:: Exercise details ::
List every line in the rows below that contains the string "broad".

##### Dataset records

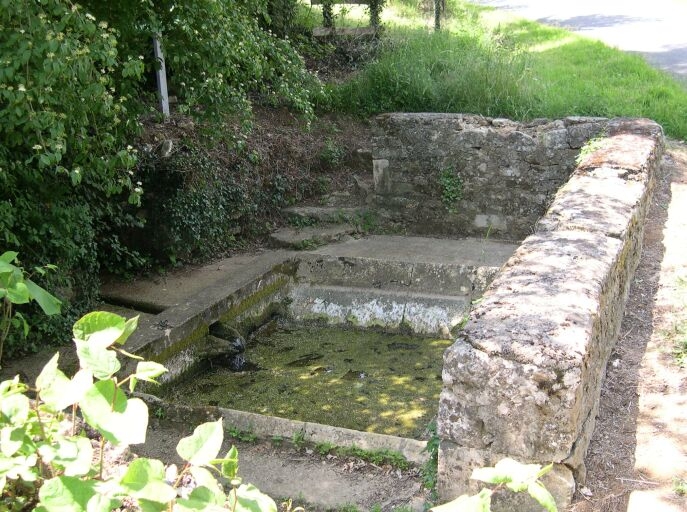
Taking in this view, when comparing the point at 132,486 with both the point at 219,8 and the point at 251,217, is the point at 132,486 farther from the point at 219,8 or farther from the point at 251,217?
the point at 251,217

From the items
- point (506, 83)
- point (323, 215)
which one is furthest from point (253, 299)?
point (506, 83)

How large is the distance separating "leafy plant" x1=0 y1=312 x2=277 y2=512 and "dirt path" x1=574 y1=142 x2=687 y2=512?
6.31ft

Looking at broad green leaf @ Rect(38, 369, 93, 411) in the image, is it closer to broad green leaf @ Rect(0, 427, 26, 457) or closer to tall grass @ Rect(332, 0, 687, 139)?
broad green leaf @ Rect(0, 427, 26, 457)

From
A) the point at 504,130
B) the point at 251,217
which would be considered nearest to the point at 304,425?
the point at 251,217

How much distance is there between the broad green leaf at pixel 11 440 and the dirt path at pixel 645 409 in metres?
2.16

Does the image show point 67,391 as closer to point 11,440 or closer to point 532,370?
point 11,440

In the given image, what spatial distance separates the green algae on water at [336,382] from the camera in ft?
17.4

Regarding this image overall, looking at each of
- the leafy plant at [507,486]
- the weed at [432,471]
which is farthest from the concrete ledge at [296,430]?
the leafy plant at [507,486]

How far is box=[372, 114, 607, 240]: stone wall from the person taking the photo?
762 cm

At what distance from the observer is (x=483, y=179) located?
313 inches

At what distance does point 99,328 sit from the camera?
1.54 meters

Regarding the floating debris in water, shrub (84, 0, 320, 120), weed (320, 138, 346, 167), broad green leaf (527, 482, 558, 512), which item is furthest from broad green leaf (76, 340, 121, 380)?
weed (320, 138, 346, 167)

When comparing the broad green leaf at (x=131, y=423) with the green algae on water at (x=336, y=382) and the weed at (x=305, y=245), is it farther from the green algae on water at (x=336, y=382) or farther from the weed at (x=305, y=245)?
the weed at (x=305, y=245)

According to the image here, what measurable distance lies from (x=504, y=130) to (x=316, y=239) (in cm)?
243
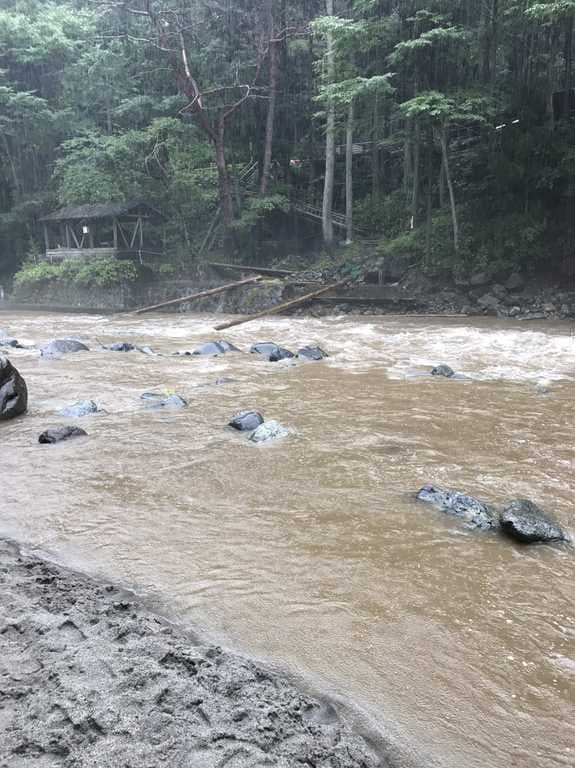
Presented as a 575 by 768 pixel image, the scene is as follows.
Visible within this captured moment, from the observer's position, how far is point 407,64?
63.0ft

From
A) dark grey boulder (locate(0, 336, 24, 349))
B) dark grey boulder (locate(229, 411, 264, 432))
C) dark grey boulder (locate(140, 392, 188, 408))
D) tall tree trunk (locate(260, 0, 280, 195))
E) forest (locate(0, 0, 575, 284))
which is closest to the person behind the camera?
dark grey boulder (locate(229, 411, 264, 432))

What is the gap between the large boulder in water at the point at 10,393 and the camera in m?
7.49

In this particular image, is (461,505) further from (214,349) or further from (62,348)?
(62,348)

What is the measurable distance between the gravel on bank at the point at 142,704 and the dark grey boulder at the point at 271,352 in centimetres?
868

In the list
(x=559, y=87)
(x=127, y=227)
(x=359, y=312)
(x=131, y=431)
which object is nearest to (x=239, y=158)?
(x=127, y=227)

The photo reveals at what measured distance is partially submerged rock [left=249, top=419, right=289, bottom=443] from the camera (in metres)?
6.44

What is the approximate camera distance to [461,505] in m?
4.56

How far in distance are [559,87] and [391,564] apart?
20793 millimetres

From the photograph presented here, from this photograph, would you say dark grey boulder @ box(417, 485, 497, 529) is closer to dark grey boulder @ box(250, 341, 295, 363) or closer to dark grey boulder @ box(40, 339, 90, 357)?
dark grey boulder @ box(250, 341, 295, 363)

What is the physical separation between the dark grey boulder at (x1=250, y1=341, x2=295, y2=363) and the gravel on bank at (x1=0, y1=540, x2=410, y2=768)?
868cm

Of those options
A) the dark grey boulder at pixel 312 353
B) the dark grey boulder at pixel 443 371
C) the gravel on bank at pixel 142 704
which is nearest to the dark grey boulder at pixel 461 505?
the gravel on bank at pixel 142 704

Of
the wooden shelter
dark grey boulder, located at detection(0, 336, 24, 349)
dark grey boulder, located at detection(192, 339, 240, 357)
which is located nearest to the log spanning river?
dark grey boulder, located at detection(192, 339, 240, 357)

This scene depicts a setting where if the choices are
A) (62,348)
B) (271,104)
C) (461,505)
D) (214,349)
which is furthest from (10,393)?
(271,104)

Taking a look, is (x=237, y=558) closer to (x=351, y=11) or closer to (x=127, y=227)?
(x=351, y=11)
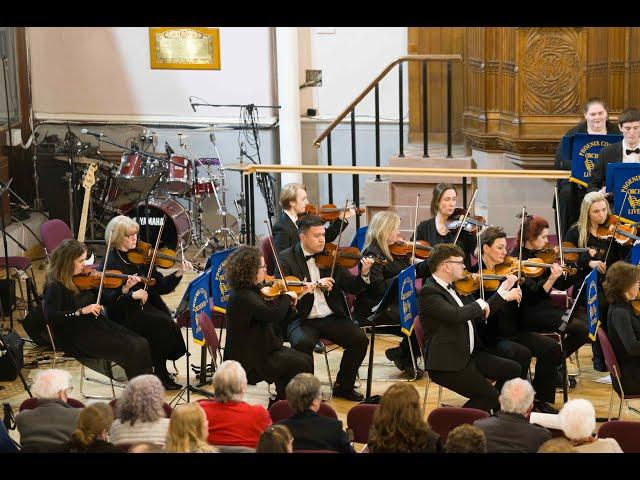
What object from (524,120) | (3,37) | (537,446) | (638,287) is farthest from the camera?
(3,37)

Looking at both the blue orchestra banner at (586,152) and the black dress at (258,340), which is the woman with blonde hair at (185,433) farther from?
the blue orchestra banner at (586,152)

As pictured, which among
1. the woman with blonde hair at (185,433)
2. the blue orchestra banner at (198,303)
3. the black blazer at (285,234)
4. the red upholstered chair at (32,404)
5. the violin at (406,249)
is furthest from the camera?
the black blazer at (285,234)

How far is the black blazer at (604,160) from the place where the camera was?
8.55 meters

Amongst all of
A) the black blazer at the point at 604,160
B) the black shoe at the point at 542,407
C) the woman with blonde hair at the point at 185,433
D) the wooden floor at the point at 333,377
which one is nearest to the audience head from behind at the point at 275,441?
the woman with blonde hair at the point at 185,433

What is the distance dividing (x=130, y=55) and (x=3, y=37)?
1501 millimetres

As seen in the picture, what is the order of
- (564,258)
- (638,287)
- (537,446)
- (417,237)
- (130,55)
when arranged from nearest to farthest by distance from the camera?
(537,446) → (638,287) → (564,258) → (417,237) → (130,55)

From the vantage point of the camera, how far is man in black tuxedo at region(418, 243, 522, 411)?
6.99 m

##########

:: Task answer ::
Looking at broad green leaf @ Rect(38, 369, 93, 411) in the image, is it closer to broad green leaf @ Rect(0, 427, 26, 457) or closer to tall grass @ Rect(332, 0, 687, 139)?
broad green leaf @ Rect(0, 427, 26, 457)
How much distance is there between the broad green leaf at pixel 11 440 and the dirt path at pixel 645 409 in metres?
Regarding the floating debris in water, shrub (84, 0, 320, 120), weed (320, 138, 346, 167), broad green leaf (527, 482, 558, 512), which item is furthest from broad green leaf (76, 340, 121, 380)?
When comparing the broad green leaf at (x=131, y=423) with the green algae on water at (x=336, y=382) and the weed at (x=305, y=245), is it farther from the green algae on water at (x=336, y=382) or farther from the weed at (x=305, y=245)?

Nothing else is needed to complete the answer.